Indeed, in the 10 years from when Morgan Stanley put in place its authorization modules, it allegedly never audited or tested the systems. Morgan Stanley also did not monitor user activity on the portals. According to the SEC, “auditing or testing would likely have revealed the deficiencies in these modules.” Thus, it was not enough merely to have in place policies and technical systems that prevent access — those systems must be monitored and tested to make sure they are working properly.

It is noteworthy, too, that the FTC’s implementation of GLBA makes the duty to test and monitor more explicit. Under the FTC’s Safeguards Rule, organizations must “[d]esign and implement information safeguards to control the risks [identified] through risk assessment, and regularly test or otherwise monitor the effectiveness of the safeguards' key controls, systems, and procedures.” The FTC could not enforce this rule against Morgan Stanley, however, because under GLBA the FTC lacks jurisdiction over financial institutions that fall under SEC authority.

“Willful” is broadly interpreted

Not only did the SEC find Morgan Stanley’s policies unreasonable, it also found the violation to be “willful,” which exposed the firm to monetary fines under Sections 15(b) and 21C of the Securities Exchange Act of 1934. In this case, relying on the D.C. Circuit’s interpretation, the SEC concluded that “a willful violation of the securities laws means merely that the person charged with the duty knows what he is doing. There is no requirement that the actor also be aware that he is violating the Rules or Acts.”

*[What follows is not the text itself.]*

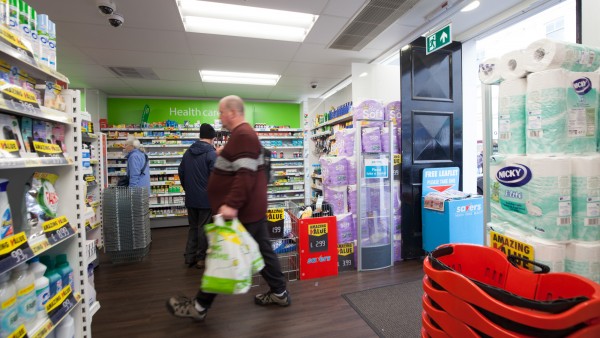 kendal_savers_property_investment_la9_4ej_-_008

This definition accords with the Supreme Court’s interpretation, under a different statute, that “‘willfully’ is a ‘word of many meanings whose construction is often dependent on the context in which it appears.’” The SEC’s finding that Morgan Stanley acted willfully nonetheless extends the boundaries even of this permissive definition. While the SEC alleged that Galen Marsh extracted data over a substantial period of time, and that Morgan Stanley did not adequately test and monitor compliance, it cannot be said, from these facts, that the firm truly knew that its systems were vulnerable. Nor did the SEC allege that Morgan Stanley was deliberately indifferent to the risk. Rather, the SEC appears to be sending a message that, if an organization doesn’t test its systems regularly, it may be held to “know what [it] is doing.” That is, not testing whether one’s system is vulnerable may be the same as knowing one’s system is vulnerable.

The constant onslaught of data breaches makes clear that every system is at risk of a breach, from internal and external actors alike. Firms holding extremely sensitive data, like financial account information, should view their systems as under constant attack. Failure to assume a persistently defensive and inquisitive posture could now expose a firm to penalties and fines for willfully unreasonable security. With the SEC increasingly active in enforcement, regulated firms may face greater scrutiny over their data security practices.